Nowhere than in this prologue do we encounter John’s distinctiveness in comparison to the other gospels. Mark launches with John the Baptist waiting for Jesus in the wilderness. Matthew links Jesus to the great story of Israel with a genealogy that winds through Abraham, David, and the Babylonian captivity. After a few words of introduction Luke lays out the story of Jesus’ infancy. Unlike Matthew and Luke, John includes no story of Jesus’ birth. Instead, John echoes the creation story: In the beginning was the Word. For John, the true story of Jesus begins beyond time and history. There’s no higher language for Jesus than this.

Yet for all its loftiness, John’s prologue also features hints of trouble. Yes, “the light shines in the darkness,” but why do we need to say that “the darkness did not overcome it” (1:5)? Yes, John the Baptist testified to Jesus, but need we insist that “He himself was not the light” (1:8)? Jesus has entered the world, but isn’t it sad that “the world did not know him” (1:10) and “his own people did not accept him” (1:12)? This gospel reaches beyond the stars, but pain and disappointment very much tie it to this earth.
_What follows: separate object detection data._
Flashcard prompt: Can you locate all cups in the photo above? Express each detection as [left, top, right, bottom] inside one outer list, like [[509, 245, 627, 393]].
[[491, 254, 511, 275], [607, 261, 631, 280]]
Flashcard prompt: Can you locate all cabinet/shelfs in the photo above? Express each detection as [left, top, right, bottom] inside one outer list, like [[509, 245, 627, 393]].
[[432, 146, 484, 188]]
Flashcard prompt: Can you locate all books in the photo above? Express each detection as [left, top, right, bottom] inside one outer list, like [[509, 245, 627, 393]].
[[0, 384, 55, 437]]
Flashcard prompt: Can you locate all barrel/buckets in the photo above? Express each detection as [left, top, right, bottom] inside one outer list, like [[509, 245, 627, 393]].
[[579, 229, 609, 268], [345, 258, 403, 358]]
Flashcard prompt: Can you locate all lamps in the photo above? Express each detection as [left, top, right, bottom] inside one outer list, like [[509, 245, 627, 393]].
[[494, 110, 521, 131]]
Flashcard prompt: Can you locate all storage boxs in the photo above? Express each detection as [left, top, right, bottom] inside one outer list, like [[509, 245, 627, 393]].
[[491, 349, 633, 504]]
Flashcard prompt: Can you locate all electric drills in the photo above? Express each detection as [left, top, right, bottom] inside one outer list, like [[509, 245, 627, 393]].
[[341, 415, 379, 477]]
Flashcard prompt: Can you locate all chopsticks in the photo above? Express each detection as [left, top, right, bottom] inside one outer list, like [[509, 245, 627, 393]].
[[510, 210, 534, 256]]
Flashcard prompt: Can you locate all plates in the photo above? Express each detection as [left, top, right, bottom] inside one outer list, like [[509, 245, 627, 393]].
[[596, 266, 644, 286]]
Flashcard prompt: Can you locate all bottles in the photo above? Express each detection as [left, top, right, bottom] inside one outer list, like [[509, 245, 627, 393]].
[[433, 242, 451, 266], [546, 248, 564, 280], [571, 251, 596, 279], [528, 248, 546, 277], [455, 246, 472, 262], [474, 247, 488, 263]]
Underneath John’s story lies a profound question. If it’s true that the very word of God “became flesh and lived among us,” how can it be that people don’t believe? Throughout John’s narrative, we encounter this deep disappointment. “Are you a teacher of Israel, and yet you do not understand these things?” (3:10). “If I tell the truth, why do you not believe me?” (8:46). “If the world hates you, be aware that it hated me before it hated you” (15:18). Disappointment time and again.

I’m suggesting that outrage rises from our disappointment. Certain values earn our allegiance, and we cannot understand — we truly don’t understand — how someone else could possibly disagree. If 53 percent of Americans believe race relations have deteriorated during the Obama presidency, is that due to failings on the part of the president or because of the racism embedded in our society? Only 15 percent of us are happy with Congress — but that doesn’t mean we agree on what Congress should be doing. We get the Congress we elect. Just over half of us believe global warming is happening — what on earth is going on with those who don’t? No wonder we’re angry — we care about all these things, but we don’t agree.

WATCH: 5 Things on the Minds of Americans

Disappointment is inevitable when things don’t go as we think they should. But outrage? We can do something about outrage. John’s prologue invites us to another way. These verses do not deny disappointment. They respond to disappointment with testimony — the world may not get it, but God has come to us. Many disbelieve, but we have seen God’s glory. No one has seen God, but Jesus shows us what God is about. In an age of real worry and anxiety, we celebrate. Instead of outrage, we testify. God has come to us in Jesus Christ and brought us life and healing.